Mezcals that are 100% agave are a given. And where possible try and look for mezcal that support the communities they are made in and that have a social conscience. The best way to do all of that is look at the label – the more info it has about who makes it and where it comes from the more chance it fits into the points above.

Where's best to drink it in London?

T: Mezcal is popping up all over the place. Temper is doing an exceptional job at looking after the category. Emily who works there is half Mexican and is committed to representing traditionally made mezcals. She's created a cocktail that's a mezcal take on a pina colada but uses Dangerous Don, which is called the Don Colada. Pitt Cue also has a great list and only serves mezcal, rum or bourbon so it is great to see the team there pushing the category.

What would you eat with mezcal?

T: I love eating mole with mezcal. The smokiness of the mezcal cuts through the rich chocolatey flavour and it's totally sensational. I love Mexican food and so drinking mezcal and eating tacos is a dream for me, although I think it works with plenty of other cuisines especially rich flavours and smoked meats.

M: Many, many tacos.

What's happening at London Mezcal Week?

T: London Mezcal Week is happening 10-16 September and is dedicated to celebrating and supporting the agave category. The main event is a two-day tasting festival where guests are invited to try more than 28 different agave spirits.

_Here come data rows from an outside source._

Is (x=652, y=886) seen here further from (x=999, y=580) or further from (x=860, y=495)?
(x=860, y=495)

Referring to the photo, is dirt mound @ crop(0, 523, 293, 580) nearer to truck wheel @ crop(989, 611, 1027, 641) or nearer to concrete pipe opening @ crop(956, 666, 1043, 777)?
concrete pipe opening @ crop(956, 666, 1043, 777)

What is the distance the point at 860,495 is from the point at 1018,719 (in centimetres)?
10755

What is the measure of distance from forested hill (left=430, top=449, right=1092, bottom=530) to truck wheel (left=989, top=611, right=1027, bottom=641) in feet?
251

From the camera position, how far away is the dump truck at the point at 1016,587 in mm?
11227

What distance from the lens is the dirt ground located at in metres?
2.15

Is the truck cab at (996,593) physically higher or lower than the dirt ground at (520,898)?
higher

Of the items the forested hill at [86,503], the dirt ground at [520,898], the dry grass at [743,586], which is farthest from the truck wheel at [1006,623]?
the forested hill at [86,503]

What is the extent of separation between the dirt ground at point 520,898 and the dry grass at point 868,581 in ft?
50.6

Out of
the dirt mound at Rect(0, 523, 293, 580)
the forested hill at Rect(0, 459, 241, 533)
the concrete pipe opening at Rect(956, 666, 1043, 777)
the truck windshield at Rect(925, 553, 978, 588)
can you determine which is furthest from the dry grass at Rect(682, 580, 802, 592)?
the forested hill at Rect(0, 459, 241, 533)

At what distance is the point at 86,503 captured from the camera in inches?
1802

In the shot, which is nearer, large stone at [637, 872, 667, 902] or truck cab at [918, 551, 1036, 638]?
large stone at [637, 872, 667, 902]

M: We are aiming to showcase the diversity of traditional mezcal across the week's events, from pairing with food to discussing the future of the mezcal and how we as an industry can help support and protect it. The week will finish off with a two-day Mezcal Festival featuring the largest collection of mezcals ever in the UK.

What are your must-dos at the festival?

T&M: The tasting festival – we have more than 28 different agave spirits there, with many producers coming over to the UK for the first time. We also have an art exhibition, print workshop and DJs. It's going to be a proper Mexican fiesta.

Then there's the feast with Mexican chef Santiago Lastra on Tuesday 11 September, which will be awesome. Lastra makes brilliant Mexican food using local British produce, with dishes like seaweed mole, and has racked up experience in the kitchen with René Redzepi at NOMA's pop up in Mexico, so you know it's going to be good.

Then there's also a ten-course dinner with Illegal mezcal cocktails at Cub, the restaurant from Ryan Chetiyawardana and Doug McMaster, which will be amazing. The only other things to do are eat plenty of tacos and drinks lots and lots of mezcal!